# Aphids in Clover Patch



## gregsky88 (Mar 21, 2012)

I am a newbee in Amarillo, TX getting my bees in about two weeks. I have a couple of patches of white clover about 100 feet from where my hive will be. I just notices some areas of the clover infested with aphids. Any suggestions on how to eliminate this peat and not harm the bees with any residual or systemic insecticide spray?


----------



## toekneepea (Jul 7, 2010)

Ladybugs.

Tony P.


----------



## gregsky88 (Mar 21, 2012)

toekneepea said:


> Ladybugs.
> 
> Tony P.


Thanks Tony.
That was my exact words to my wife as she came in with a stalk of clover covered with aphids. There are a few ladybugs in the clover, they just need to get really hungry. May look at some online for sale to boost numbers.


----------



## toekneepea (Jul 7, 2010)

gregsky88 said:


> May look at some online for sale to boost numbers.


http://gardeningzone.com/
I haven't ordered anything from them yet, and I don't know if there is a supplier closer to you...

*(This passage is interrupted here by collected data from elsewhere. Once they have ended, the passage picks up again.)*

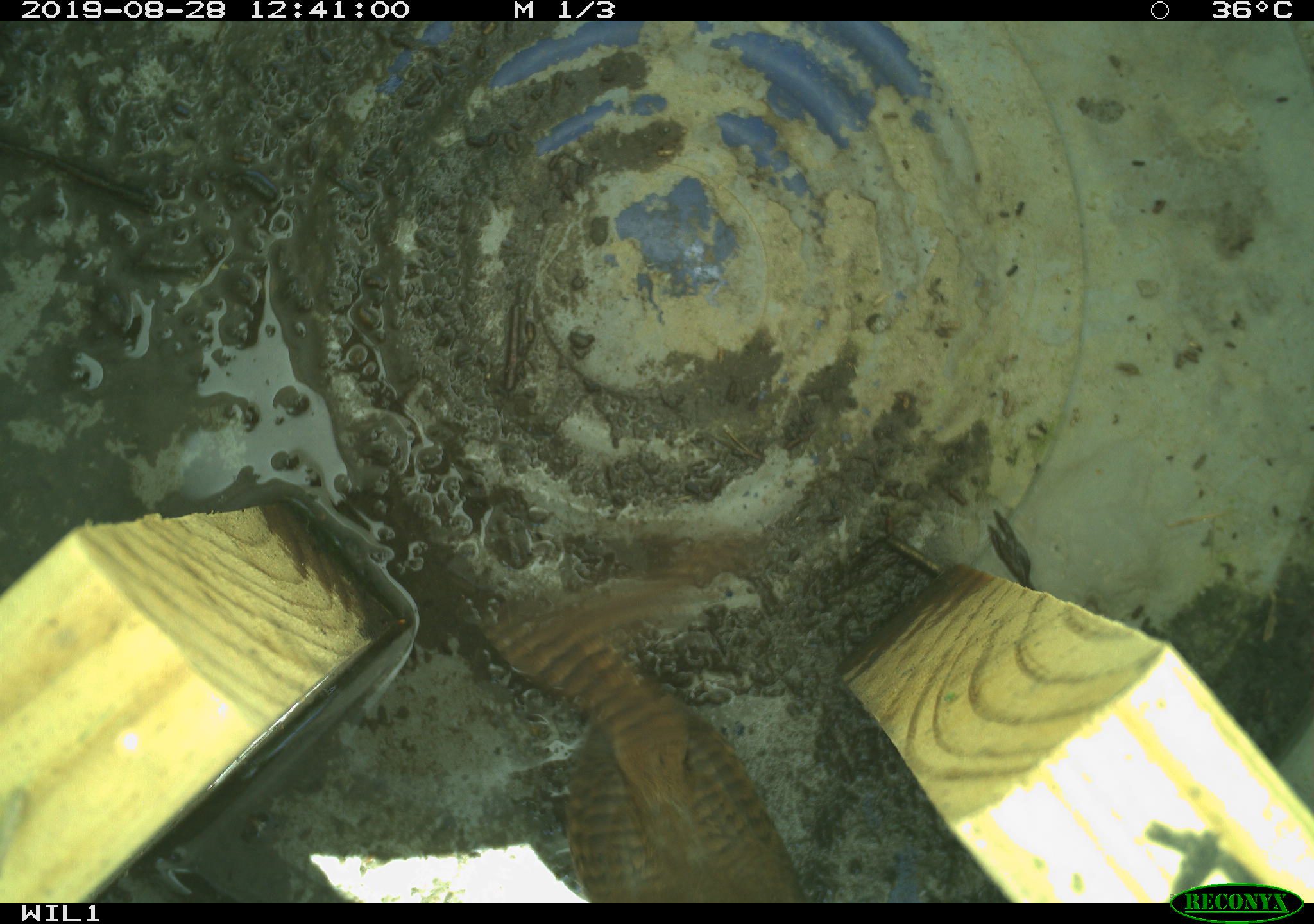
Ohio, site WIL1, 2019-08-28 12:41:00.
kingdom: Animalia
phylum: Chordata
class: Aves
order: Passeriformes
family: Troglodytidae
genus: Troglodytes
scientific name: Troglodytes aedon aedon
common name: northern house wren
Northern house wren (Troglodytes aedon aedon).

If you do order online, please PM me and let me know who you bought from, and how the experience was.

Cheers,
Tony P.


----------



## gregsky88 (Mar 21, 2012)

toekneepea said:


> http://gardeningzone.com/
> I haven't ordered anything from them yet, and I don't know if there is a supplier closer to you...
> 
> If you do order online, please PM me and let me know who you bought from, and how the experience was.
> ...


I had the gardeningzone site bookmarked but then I googled ladybugs for sale and found this site but they don't ship until May. They appear to be less expensive and state that their bugs ship direct and aren't as stressed as others.
http://www.growquest.com/free_ladybugs.htm

In the meantime I may try a mixture of vegetable oil, non bleach dishwasher soap and water in a spray...my daughter used this on an ornamental plant infested with aphids and it did the trick.


----------



## Vermillion (Feb 10, 2012)

gregsky88 said:


> In the meantime I may try a mixture of vegetable oil, non bleach dishwasher soap and water in a spray...my daughter used this on an ornamental plant infested with aphids and it did the trick.


This may wipe out any ladybug larvae that are underway as well. Those can eat up to 60 aphids a day. I know the numbers vary widly for that, but this is what I was told by an entomologist here. Ladybugs lay a fair number of eggs at a pop, so do take care. If you can find out what they are laying on, you may be able to do some spraying safely. I have found ladybug eggs on tall grasses, they seem to hang out on the grasses in the evening hours and feed on the aphids on tomatoes and cucumbers during the day.

They do an amazing job of knocking down the aphids, it just takes a little while to get established.

I have read mixed reviews on getting them shipped in, often they will just leave (sound familiar?). If you already have them in residence, those are your best bet. 

If you havent already, google the life cycle so you know what to look for--yellow clusters of eggs and the larvae look like tiny alligators. 

good luck!


----------